**Exercise details:** Summarize the episodes page below in two sentences.

**Page text:**

***

Episodes

Tuesday Aug 22, 2017
Cascade Launch Sunday with "Science" Mike McHargue and Jonathan Martin.
Tuesday Aug 22, 2017
Tuesday Aug 22, 2017
Cascade is a church.
Churches are not new, uncommon or especially different from one another.
So, why should you come to Cascade this Sunday or any other Sunday for that matter?
That's exactly what we want to talk about and we're throwing a party tomorrow to have that conversation.
Cascade was started with an eye for people who don't feel comfortable in church anywhere else. It exists to welcome in your friends, co-workers and family members and all of their uniqueness. We got started to create a safe space for uncomfortable conversations. We don't all agree and we celebrate that fact.
Ultimately what we do share is a curiosity and a love for the story of Jesus. God showing up in our daily realities to be with us and to lead us more fully into ourselves. We are saved, redeemed and restored by this crazy God and man walking and living with us on a path through death and onto new life.
What's unique is you don't have be all the way aligned with that previous paragraph to belong. Come experience something before you have worry about believing it all.
Take a listen to hear our heart for doing church and if you're far away from Portland, take a listen to be encouraged in your journey of faith from two of the best communicators around.

Monday Aug 07, 2017
Power of Paradox:: The Spirit or The Flesh
Monday Aug 07, 2017
Monday Aug 07, 2017
Of all the similarities I have with my Dutch grandfather the sweet tooth is the one that has haunted me the most.
It's incredibly rare to ever feel like ice cream isn't an option. It doesn't matter how much of any meal I've had, ice cream always seems to be the best way to wind it down.
During the really dark days in our house when we don't have any ice cream on hand I start scavenging and making the poorest of choices. Currently I could not tell you the location of the chocolate bars my wife purchased for making s'mores. They have been hidden from me.
I've previously been banned from getting into the chocolate chips that we use for baking.
My children have a small stockpile of granola bars and fruit snacks at all times. My wife can't figure out how they eat through so many of these items in a week. I could tell you, but it would make me very sad.
If it has sugar in it I will probably start thinking it's a good idea to eat all of it around 8:00pm.
I've tried so many times to mentally reason through making better choices that don't involve eating all my children's fruit snacks.
It isn't healthy to eat 12 packages of fruit snacks.
My children will cry when they see that they don't have any fruit snacks.
There's no good answers when someone discovers this pile of wrappers.

***

**Data lines:**

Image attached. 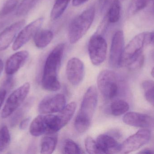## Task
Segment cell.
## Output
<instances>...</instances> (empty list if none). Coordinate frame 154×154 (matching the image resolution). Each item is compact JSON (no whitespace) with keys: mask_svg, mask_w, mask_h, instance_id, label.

***

**The response:** An episode titled Cascade Launch Sunday, with "Science" Mike McHargue and Jonathan Martin, presents Cascade as a church started for people who don't feel comfortable in church anywhere else, where people can belong without fully sharing its beliefs about the story of Jesus. A second episode, "Power of Paradox:: The Spirit or The Flesh", opens with the speaker describing a sweet tooth shared with a Dutch grandfather, one that leads to scavenging for sugar and eating the children's fruit snacks.